Monday, September 9, 2019

Committee Hearings – Week of 09-08-19


This week both the House and Senate will be back in Washington after their long summer recess. Spending bills will be the big news this week, but congressional committees will be tackling some other issues as well. Of concern here will be a Chemical Facility Anti-Terrorism Standards (CFATS) hearing, DOE security, homeland security threats, and TSA oversight.

Appropriations


With spending bills (or continuing resolution) due by the end of the month, the Senate Appropriations Committee will start marking up spending bills this week (they were waiting on the budget deal to be completed before they started their work). The following hearings are scheduled:

Defense Subcommittee – 9-10-19;
• Labor, Health and Human Services, Education, and Related Agencies Subcommittee – 9-10-19;
• State, Foreign Operations, and Related Programs Subcommittee – 09-11-19; and
• Full Committee – 09-12-19

It looks like the Full Committee bill will be minibus combining the bills from the three committees listed above. This would be the equivalent of the first minibus (HR 2740) that was passed in the House back in June. We are likely to see this bill next week on the floor of the Senate. Even if it is passed then, it will likely have to go to conference with the House before it can be sent to the President. That is unlikely (possible though depending on how partisan the bill is) to happen before the end of the month.

Homeland Security Threats


On Tuesday the House Homeland Security Committee will hold a hearing on "Global Terrorism: Threats to the Homeland, Part I". No witness list is available. I doubt that there will be much (if any) focus on cybersecurity or specific threats against chemical facilities, but we will have to wait and see.

CFATS Hearing


On Wednesday the House Energy and Commerce Committee will hold a hearing on "Protecting and Securing Chemical Facilities from Terrorist Attacks". The witness list includes:

• David Wulf, DHS;
• Matthew Fridley, Brenntag North America, Inc;
• Michele Roberts, Environmental Justice Health Alliance (EJHA);
• John Paul Smith, United Steelworkers (USW); and
• Scott Welchel, Dow Chemical Company

NOTE: Wulf is listed as the “Acting Deputy Assistant Secretary for Infrastructure Protection” not the Director of the DHS Infrastructure Security Compliance Division (ISCD). This is a recurring problem for Wulf, every there is a vacancy up the chain of command at DHS Wulf moves up to the IP position.

The ‘missing’ witness here is a representative from the GAO. We typically see the GAO representative on these CFATS hearings. The other, oddly refreshingly, thing about the witness list is that it presents a balanced list of witnesses, two activist organizations and two industry organizations. Typically, a committee controlled by Democrats has three activist and one industry representative on the witness panel (and to be fair, Republican controlled committees generally reverse the ratio).

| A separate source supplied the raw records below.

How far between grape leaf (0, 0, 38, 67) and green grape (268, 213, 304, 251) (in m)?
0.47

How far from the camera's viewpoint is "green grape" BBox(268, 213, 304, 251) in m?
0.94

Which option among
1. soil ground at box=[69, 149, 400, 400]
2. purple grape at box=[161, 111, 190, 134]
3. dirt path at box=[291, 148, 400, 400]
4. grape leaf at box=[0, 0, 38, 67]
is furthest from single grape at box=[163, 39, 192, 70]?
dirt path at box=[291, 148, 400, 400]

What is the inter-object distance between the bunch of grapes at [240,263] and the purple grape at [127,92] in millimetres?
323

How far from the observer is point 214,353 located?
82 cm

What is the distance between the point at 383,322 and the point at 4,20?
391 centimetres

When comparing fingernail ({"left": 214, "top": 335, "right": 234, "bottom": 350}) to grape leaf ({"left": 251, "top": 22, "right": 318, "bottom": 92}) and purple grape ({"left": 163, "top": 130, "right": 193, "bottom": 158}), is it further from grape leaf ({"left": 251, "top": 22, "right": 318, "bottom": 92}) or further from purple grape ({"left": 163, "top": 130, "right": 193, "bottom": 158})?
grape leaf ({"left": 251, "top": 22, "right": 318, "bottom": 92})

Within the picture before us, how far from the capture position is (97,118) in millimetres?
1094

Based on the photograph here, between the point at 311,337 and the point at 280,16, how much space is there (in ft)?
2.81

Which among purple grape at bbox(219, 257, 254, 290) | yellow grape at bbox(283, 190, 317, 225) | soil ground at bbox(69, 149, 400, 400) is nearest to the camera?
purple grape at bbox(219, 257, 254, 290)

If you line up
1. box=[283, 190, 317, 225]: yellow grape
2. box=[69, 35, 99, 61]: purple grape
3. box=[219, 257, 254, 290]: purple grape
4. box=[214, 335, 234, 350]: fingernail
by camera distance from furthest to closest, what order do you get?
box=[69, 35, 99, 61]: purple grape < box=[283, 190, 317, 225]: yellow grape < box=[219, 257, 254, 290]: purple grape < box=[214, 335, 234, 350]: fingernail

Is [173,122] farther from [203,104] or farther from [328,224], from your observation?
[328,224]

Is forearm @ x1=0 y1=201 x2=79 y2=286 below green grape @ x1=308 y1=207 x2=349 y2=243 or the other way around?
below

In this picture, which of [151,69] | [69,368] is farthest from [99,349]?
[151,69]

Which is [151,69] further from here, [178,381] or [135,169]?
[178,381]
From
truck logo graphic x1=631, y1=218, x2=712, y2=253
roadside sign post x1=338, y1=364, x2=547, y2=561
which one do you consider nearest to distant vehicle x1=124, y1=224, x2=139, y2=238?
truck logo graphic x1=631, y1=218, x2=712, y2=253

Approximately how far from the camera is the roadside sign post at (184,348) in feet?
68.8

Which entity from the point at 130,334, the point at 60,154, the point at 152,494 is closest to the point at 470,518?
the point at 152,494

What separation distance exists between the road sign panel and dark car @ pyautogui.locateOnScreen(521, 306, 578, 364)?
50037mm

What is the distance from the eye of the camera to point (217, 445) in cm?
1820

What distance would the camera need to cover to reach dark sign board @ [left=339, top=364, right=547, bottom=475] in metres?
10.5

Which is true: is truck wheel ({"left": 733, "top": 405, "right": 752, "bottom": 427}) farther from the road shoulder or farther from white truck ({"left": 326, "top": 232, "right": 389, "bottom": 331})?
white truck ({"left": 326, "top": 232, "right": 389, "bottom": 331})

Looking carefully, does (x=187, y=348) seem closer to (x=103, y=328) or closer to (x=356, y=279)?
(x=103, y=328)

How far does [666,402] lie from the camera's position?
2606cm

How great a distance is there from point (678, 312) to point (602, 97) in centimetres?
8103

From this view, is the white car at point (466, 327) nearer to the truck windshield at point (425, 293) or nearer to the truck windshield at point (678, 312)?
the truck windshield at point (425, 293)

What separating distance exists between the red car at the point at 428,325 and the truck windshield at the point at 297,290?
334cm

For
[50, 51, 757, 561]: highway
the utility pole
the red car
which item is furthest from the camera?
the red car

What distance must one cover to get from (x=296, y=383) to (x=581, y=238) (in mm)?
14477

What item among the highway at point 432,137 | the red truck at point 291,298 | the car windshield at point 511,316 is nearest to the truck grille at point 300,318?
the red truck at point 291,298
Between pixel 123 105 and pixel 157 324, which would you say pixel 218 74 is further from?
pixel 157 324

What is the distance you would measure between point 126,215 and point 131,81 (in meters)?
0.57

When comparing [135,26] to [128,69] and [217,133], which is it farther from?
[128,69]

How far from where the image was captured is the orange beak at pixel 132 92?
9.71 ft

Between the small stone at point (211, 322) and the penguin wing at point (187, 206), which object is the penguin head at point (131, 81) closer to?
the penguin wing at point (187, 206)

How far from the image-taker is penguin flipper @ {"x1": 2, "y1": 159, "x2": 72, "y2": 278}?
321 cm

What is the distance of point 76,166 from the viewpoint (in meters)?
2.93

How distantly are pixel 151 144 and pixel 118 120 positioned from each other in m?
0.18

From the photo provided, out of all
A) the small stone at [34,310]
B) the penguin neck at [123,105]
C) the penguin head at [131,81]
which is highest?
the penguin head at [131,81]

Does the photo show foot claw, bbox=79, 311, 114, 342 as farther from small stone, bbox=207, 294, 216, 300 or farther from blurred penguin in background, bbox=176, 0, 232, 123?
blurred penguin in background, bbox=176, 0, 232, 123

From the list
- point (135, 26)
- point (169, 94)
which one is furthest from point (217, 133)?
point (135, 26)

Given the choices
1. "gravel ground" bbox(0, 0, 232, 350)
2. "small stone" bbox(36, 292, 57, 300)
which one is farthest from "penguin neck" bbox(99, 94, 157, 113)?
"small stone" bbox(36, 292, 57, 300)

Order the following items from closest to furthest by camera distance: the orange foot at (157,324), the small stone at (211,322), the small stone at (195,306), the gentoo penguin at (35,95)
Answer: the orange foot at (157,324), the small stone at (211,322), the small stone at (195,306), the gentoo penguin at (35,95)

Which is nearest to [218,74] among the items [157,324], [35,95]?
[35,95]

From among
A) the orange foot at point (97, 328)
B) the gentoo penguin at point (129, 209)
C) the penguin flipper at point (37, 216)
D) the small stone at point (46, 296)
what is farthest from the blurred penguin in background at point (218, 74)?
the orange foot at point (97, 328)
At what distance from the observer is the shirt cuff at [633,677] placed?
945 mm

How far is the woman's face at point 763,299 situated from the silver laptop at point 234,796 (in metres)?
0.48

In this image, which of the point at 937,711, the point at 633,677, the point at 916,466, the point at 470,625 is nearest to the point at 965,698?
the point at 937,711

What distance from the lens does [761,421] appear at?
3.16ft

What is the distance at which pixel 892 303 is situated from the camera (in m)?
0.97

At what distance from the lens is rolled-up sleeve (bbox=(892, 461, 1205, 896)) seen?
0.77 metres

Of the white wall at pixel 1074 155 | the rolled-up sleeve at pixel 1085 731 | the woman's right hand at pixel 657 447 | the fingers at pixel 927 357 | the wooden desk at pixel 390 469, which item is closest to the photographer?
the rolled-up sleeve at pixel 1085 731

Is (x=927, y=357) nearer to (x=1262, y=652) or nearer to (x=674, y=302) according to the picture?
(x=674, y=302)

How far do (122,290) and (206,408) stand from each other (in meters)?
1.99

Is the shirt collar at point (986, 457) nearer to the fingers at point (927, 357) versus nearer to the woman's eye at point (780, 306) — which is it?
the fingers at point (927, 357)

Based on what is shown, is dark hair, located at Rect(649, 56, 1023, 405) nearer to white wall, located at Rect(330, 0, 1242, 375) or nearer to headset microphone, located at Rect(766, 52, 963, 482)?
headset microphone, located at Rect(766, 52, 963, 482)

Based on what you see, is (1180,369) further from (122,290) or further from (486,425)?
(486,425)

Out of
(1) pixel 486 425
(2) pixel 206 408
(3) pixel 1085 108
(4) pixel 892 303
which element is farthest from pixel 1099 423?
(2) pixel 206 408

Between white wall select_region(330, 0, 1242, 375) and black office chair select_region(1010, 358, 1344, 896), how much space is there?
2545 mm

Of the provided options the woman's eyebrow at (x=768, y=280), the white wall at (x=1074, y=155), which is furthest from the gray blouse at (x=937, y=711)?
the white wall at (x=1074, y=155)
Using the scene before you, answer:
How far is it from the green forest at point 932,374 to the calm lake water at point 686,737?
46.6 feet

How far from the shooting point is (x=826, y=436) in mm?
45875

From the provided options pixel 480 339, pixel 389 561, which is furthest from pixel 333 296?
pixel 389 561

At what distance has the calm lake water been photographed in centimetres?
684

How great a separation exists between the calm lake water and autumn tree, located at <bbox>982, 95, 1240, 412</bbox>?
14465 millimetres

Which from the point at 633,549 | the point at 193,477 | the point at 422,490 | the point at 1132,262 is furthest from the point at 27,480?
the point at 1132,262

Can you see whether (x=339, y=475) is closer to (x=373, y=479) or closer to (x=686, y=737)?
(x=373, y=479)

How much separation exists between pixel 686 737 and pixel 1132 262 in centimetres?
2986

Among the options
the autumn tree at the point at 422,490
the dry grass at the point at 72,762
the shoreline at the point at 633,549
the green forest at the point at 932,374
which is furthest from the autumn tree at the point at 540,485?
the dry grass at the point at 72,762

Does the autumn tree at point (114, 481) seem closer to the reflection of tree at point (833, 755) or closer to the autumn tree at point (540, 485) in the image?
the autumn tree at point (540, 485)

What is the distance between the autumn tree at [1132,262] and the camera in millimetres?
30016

This is being billed as a ‘legislative hearing’ focusing on HR 3256, Protecting and Securing Chemical Facilities from Terrorist Attacks Act of 2019. In other words, the Committee would expect to hear the witness opinions about the provisions of the bill. Interestingly, the copy of the bill is the copy of the bill as introduced, not the amended version that was passed in the Homeland Security Committee. The summary provided in the Staff Briefing Memo, however, refers to the amended version of the bill.

DOE Security


On Wednesday the Senate Energy Subcommittee of the Energy and Natural Resources Committee will hold a legislative hearing looking at nine pending bills. The witness list includes:

• Mark Menezes, DOE; and
• Anton Porter, FERC

One of the nine bills one has been covered here: S 2095, Enhancing Grid Security Through Public-Private Partnerships Act.

TSA Oversight


On Wednesday the Senate Commerce, Science, and Transportation Committee will hold a hearing on “Protecting the Nation’s Transportation Systems: Oversight of the Transportation Security Administration”. The current witness list has only one witness, Patricia Cogswell, Acting Deputy Administrator, TSA,

As with most TSA related hearings, I suspect that this vast majority of the discussion at this hearing will be targeted at passenger air security, not surface security issues.